Hi Ben,

Now we are getting somewhere ;-)

Ben Evans wrote:
> Hi Kirk,
>
> On Thu, Apr 2, 2009 at 4:51 PM, kirk <kirk.pepperd...@gmail.com 
> <mailto:kirk.pepperd...@gmail.com>> wrote:
>
>
>     I see a lot of strawman arguments for standardization but I don't
>     really
>     see anything with substance. I'm not against the standardization route
>     but I'm just not seeing the need to treat this any differently than
>     say.. a different GC implementation. How about Escape Analysis or the
>     internals of IBM's equivalent of HotSpot/JIT which is quite different.
>     What makes tail recursion different? JRockit 1.4 Mission Control
>     seemed
>     to force JMX into the 1.5. IMHO, if it is going to make a difference,
>     others will pick it up and then it will be a lot easier to add it into
>     the JVM specification.
>
>
>  If I'm following this thread right, then what is really meant by TCO 
> is not "JVM implementations are allowed to spot that a certain pattern 
> of bytecodes (eg 0xb6 0xXY 0xZW 0xb0) are a tail-call and MAY be 
> optimised by the JITter" but "a certain, not currently permitted, 
> sequence of bytecodes MUST be optimised as a tail-call so as to not 
> grow the stack"
Ok, this would be a problem if the spec specifically prohibited a 
reasonable optimization.
>
> The MUST condition allows us to make semantic guarantees about certain 
> recursive cases not blowing up the stack - important for functional 
> languages. As I understand it, it is not currently possible to 
> implement Scheme fully on the JVM, as the Scheme spec requires 
> compilers to make a form of the above MUST guarantee (I am not a 
> Scheme head, so if this is too much of a simplification, someone 
> please put me right).
Ok, lets inject the Azul JVM into this conversation. If optimizes away a 
lot of things because it has the hardware support to manage them. 

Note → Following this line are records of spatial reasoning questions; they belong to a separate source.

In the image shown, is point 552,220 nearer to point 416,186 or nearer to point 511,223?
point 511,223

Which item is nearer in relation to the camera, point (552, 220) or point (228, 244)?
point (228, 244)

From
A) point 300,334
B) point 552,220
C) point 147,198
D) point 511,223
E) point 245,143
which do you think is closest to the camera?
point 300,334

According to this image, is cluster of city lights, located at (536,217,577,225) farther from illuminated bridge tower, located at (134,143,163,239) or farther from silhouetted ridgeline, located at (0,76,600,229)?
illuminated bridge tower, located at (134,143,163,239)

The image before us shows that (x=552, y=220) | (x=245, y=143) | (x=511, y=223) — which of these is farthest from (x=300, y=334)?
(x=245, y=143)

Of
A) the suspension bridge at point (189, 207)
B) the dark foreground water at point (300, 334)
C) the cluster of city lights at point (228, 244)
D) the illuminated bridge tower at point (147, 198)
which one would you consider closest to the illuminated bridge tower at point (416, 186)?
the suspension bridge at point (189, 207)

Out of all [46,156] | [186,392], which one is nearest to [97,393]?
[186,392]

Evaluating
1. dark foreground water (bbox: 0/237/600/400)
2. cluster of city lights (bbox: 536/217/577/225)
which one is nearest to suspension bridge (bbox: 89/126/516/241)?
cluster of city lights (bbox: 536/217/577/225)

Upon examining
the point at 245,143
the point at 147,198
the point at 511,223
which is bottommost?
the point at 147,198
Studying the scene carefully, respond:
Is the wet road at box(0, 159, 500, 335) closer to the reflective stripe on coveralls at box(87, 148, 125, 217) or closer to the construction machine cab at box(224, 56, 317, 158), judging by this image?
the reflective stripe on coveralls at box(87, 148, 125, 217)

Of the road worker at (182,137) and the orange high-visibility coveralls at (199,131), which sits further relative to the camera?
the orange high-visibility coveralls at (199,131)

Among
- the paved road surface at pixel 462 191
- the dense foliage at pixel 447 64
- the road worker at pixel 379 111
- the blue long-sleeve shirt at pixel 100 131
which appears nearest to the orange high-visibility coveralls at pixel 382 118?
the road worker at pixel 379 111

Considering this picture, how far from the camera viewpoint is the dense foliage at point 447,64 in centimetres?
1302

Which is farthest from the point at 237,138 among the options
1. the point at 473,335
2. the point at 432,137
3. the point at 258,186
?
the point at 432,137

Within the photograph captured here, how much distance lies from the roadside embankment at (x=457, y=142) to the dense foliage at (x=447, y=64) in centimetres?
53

Pointer swizzling for moved objects for example, transactional memory 
affecting synchronization for another. These "optimizations" make the 
Azul VM much different than any other implementation yet they are able 
to meet the standard. They don't require special class files that won't 
run on other VMs. Of course other VMs don't offer the benefits. But then 
GC works the same, you won't get G1 benefits unless you are using Sun.
>
> The reason why one implementation can't just unilaterally introduce it 
> is that the pattern does not cuurently constitute valid Java code as 
> per the spec, and the results of that - ie trying to run code compiled 
> with the new bytecode form on a JVM which doesn't support it would not 
> be good.
>
> Imagine the situation where code compiled with one vendor's compiler 
> could not be run on another vendor's JVM, despite them both claiming 
> to support the same classfile version. Dialectisation, vendor-specific 
> extensions to core specs and incompatability of binary files, 
> depending on which compiler you used? Not a world I think we'd like...
agreed but I'm not sure that we need to go there. However, if the 
OpenJDK happens to allow deeper stacks than the others or it knows how 
to avoid having stacks build up, that would seem to be a competitive 
advantage, not a violation of a specification or an incompatability 
unless you did require special byte codes or invalid class files to make 
it work. At any rate, I havn't said this shouldn't be part of the spec. 
It is just that IME, it's easier to spec a working implementation than 
just to go to committee trying to get everyone on board. Like it or hate 
it, OSGi has helped demonstrate that hasn't it.